Durante décadas, esse modelo sobreviveu por inércia, sustentado pela crença de que a transferência de risco equivalia a boa gestão. Hoje, com capital caro, maturidades reduzidas, margens comprimidas e ciclos de decisão cada vez mais curtos, esta lógica não só é insuficiente — é destrutiva. Transferir risco não é gerir risco. É apenas adiá-lo para um ponto mais caro.
O tradicional contrato de empreitada não se limita a falhar a execução, o tradicional contracto falha a intenção. Protege posições, não protege valor!
A transferência de risco, outrora vista como prudência, tornou-se uma máquina geradora de conflito. O setor habituou-se a tratar derrapagens como surpresas e atrasos como fatalidades.
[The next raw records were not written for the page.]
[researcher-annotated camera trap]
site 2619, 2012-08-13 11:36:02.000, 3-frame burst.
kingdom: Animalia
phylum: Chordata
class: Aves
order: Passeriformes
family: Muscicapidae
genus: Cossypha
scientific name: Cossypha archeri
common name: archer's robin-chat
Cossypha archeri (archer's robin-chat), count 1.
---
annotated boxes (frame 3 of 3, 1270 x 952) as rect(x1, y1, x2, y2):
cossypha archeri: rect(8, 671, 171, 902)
Mas a verdade é simples: não há derrapagem imprevisível; há modelos que a tornam inevitável.
Durante demasiado tempo, a relação entre dono de obra e empreiteiro foi construída sobre desconfiança mútua:
• O promotor adjudica a um preço que sabe irrealista;
• O empreiteiro apresenta um preço que sabe insuficiente;
• Ambos tentam proteger-se do outro.
Chamamos a isto empreitada, mas na prática, com mais rigor, trata-se de um pré-litígio com data marcada.
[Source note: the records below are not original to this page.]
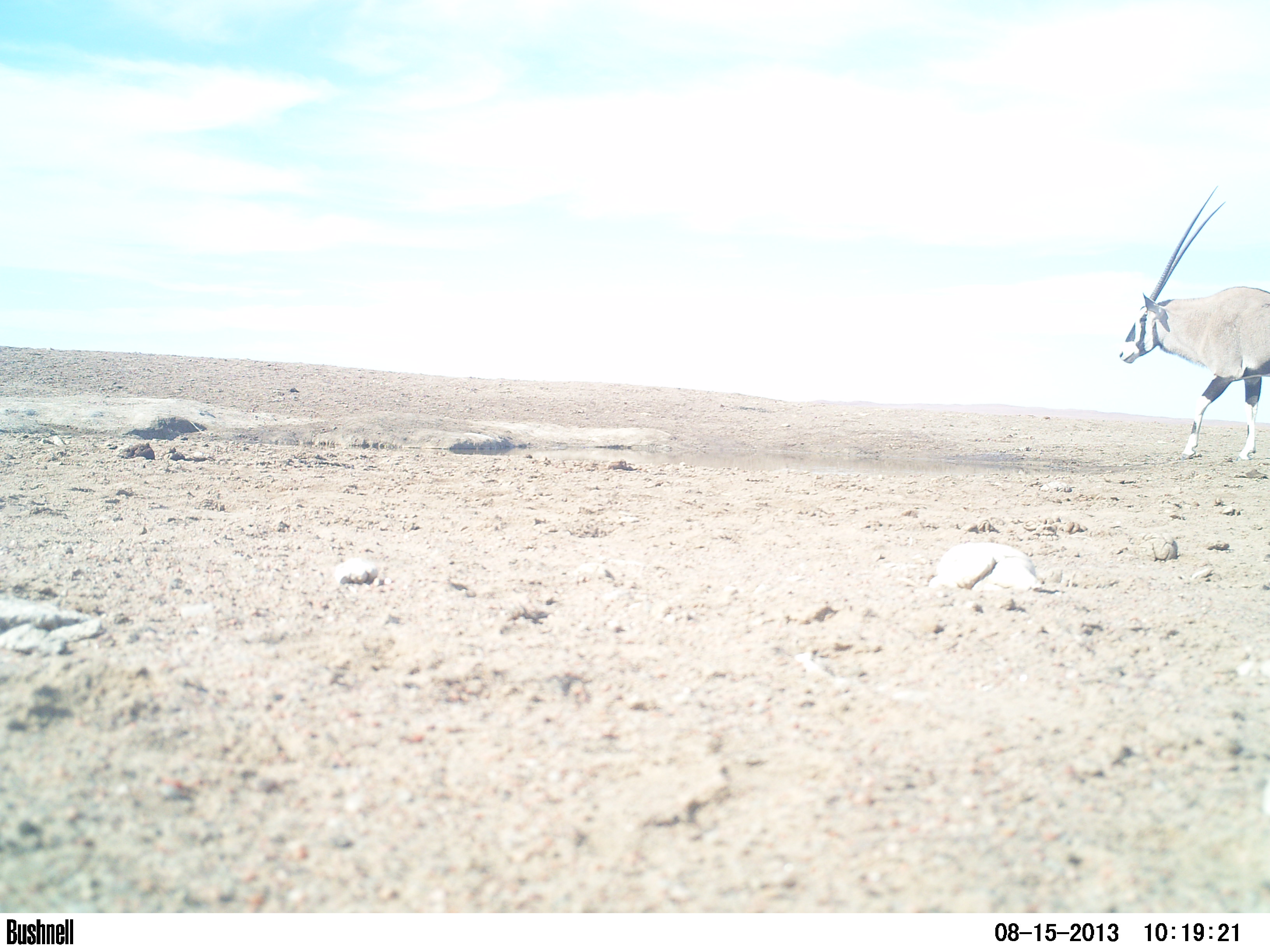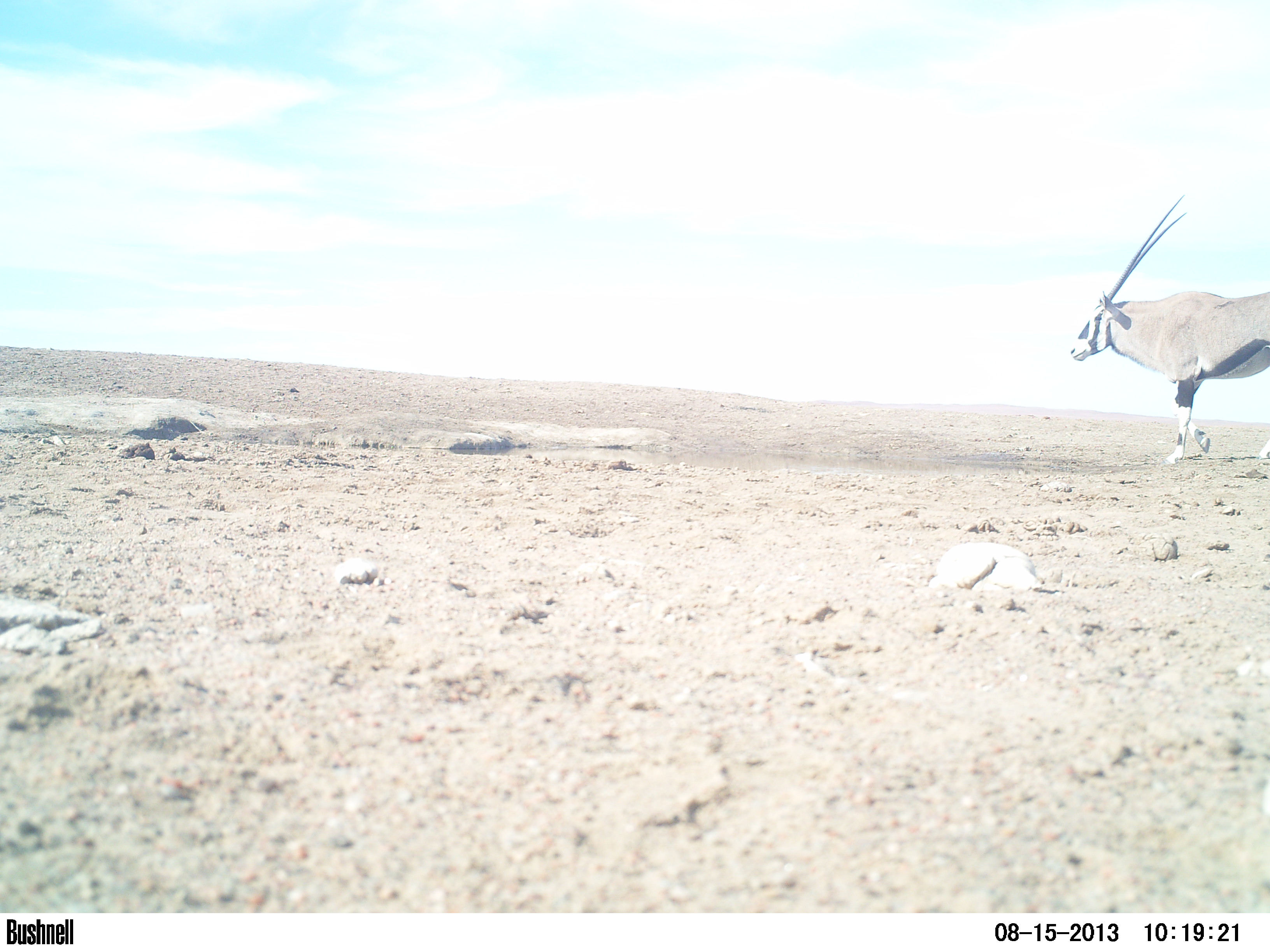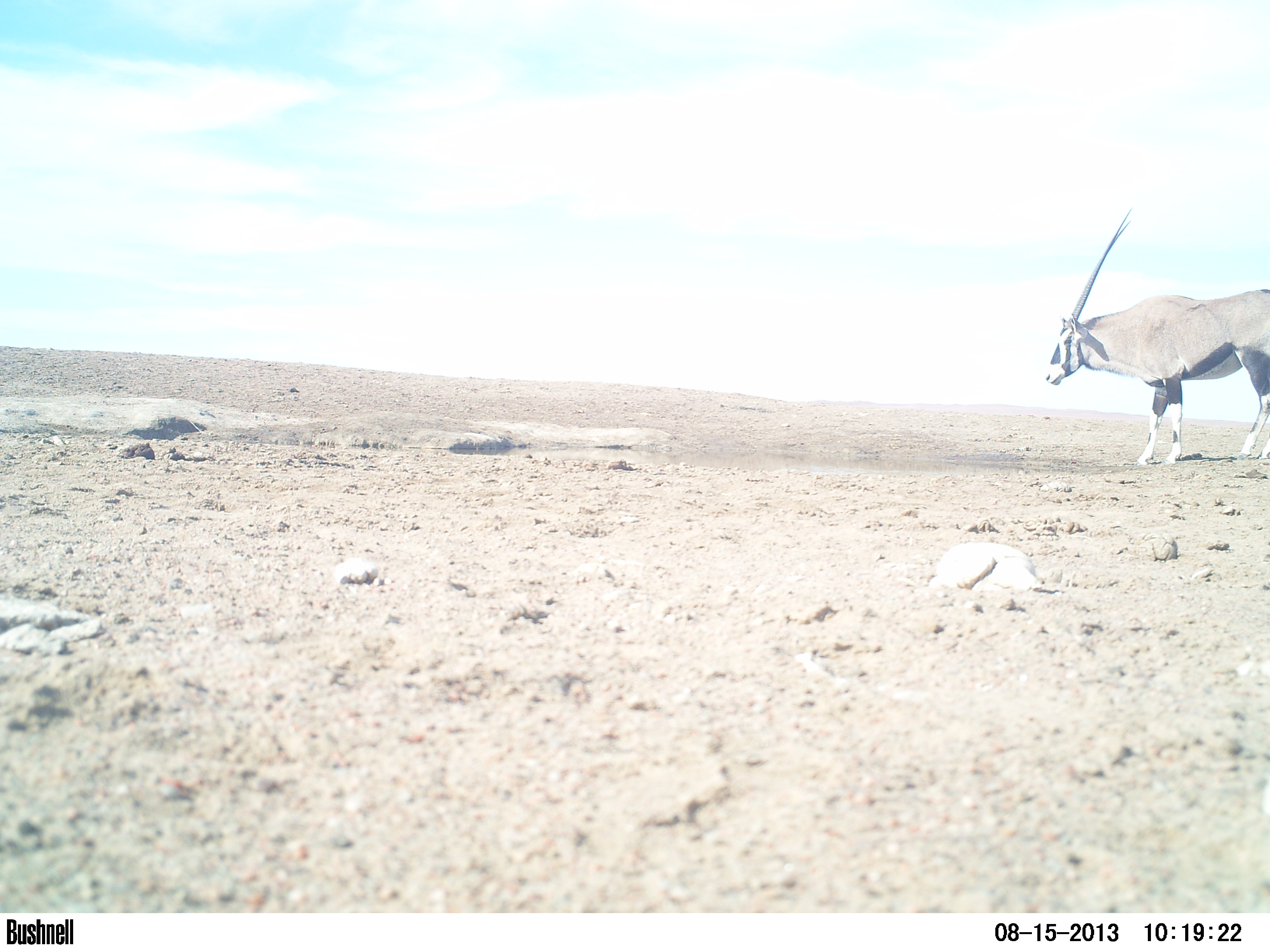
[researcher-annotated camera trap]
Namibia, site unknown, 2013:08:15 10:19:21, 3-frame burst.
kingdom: Animalia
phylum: Chordata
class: Mammalia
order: Artiodactyla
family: Bovidae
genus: Oryx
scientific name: Oryx gazella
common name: gemsbok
Oryx gazella (gemsbok).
A execução — aquilo que realmente cria valor — aparece apenas como palco onde ambos tentam compensar esta assimetria original.
O setor financeiro mudou — e expôs a falência do modelo atual
Entretanto, o mundo mudou. Os financiamentos alternativos, a poderem atingir 10% a 12% ao ano, tornaram o tempo numa unidade financeira e não cronológica. O tempo deixou de ser prazo: tornou-se um custo direto de capital.
Cada mês perdido não é um contratempo — é uma perda real de rentabilidade, uma destruição direta de margem.
E se o contrato não mede tempo como custo, o projeto nunca terá urgência real.
E enquanto mercados como Reino Unido (NEC4), EUA (Construction Management at Risk) ou Austrália (Contracto Colaborativo), reinventaram os seus modelos contratuais para lidar com esta nova economia e formas de financiamento — Desenvolveram modelos de partilha de risco, visibilidade financeira e decisão rápida, Portugal permanece preso a estruturas que premeiam conflito e penalizam execução.
O setor não falha na obra; falha no desenho dos contratos. E enquanto essa falha persistir, nenhuma inovação tecnológica, metodologia de gestão e avanço regulatório será suficiente para reduzir a imprevisibilidade crónica que tanto aflige o desenvolvimento imobiliário.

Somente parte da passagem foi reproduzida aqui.